Being successful today means being with the customer. The closer you are to the customer the more power and influence you have.
I used to know an editor of a specialist magazine. He spent four days of every week with his readers. He talked to them, listened to them, observed them. Only on Fridays did he come into the office. He was a very successful editor.
I met him years later. He had been excited by the web and had taken a job as a web editor for a large website. But he wasn’t excited when I met him. He was frustrated and a bit depressed. Now, Monday to Friday he was in the office. He hadn’t seen a reader (customer) in a year.
The result? A bloated, ego-driven website, full of vain content and lots of unnecessary and hard-to-use features. A website that was really hard to navigate, almost impossible to search and pretty useless overall. And he knew it. He used to be an editor, refusing far more than he published because he knew exactly what his readers wanted from the four days a week he spent with them.
Now, he was a web professional. Another term for a web professional is a put-it-upper (from the Latin put-it-uppo). He was very good at putting stuff up.
This is a story I started telling around the year 2000. I didn’t think it would still be relevant in 2014. But unfortunately, it is.
For a great many web professionals the customer remains invisible. Of all the conferences and workshops I have done over the years, I can’t remember meeting a single web professional who spends four days of every week with customers. Not a single one.
Whatever culture web teams have it is rarely a culture centered on the customer. We must change that. Developing a culture of the customer is vital to our success. How to do that? First, we must develop a genuine will and desire to regularly interact with our customers. We need to hire people who are highly empathic and curious about people. We need less content people, less design people, less technology people and more people people.
But even when we develop the desire there will be barriers.

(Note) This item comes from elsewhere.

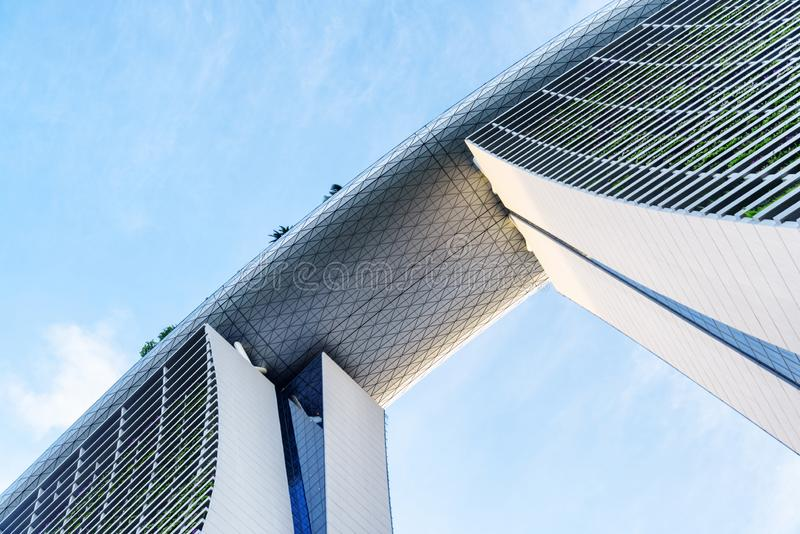 Unusual bottom view of the Marina Bay Sands Hotel, Singapore. Singapore - February 17, 2017: Unusual bottom view of the Marina Bay Sands Hotel. Modern towers and royalty free stock photography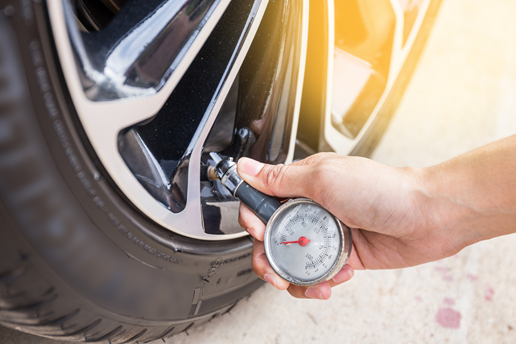 A person checking the tire pressure of a tire with a tire gauge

Often, the organization doesn’t want the web team interacting too much with the customer. “Corporate design leaders have not typically grown up with that sort of power,” Robert Fabricant writes. “They are more diplomats than enforcers. Typically they need a strong partner in the exec suite to open the doors to key customers.”
Often, when web teams don’t have access to customers they invent personas. I worked with personas for years, and one day it struck me that I had never seen an ugly persona. Wherever there were pictures associated with personas, they were all beautiful people. Mythical people, fictional people, perfect customers -- who didn’t exist except in the minds of the web teams.
Personas increase the risk of feature bloat, according to Mike Long. He states that they are developed because:
- The customer is missing or does not actually exist
- The organizations has a preference for analyzing personas through the myopia of roles, job titles and demographics
- The organization is unreasonably paranoid about engineers making decisions without empathy for customers
There is no substitute for regular interaction with real customers. When it comes to customers, you can’t beat the real thing.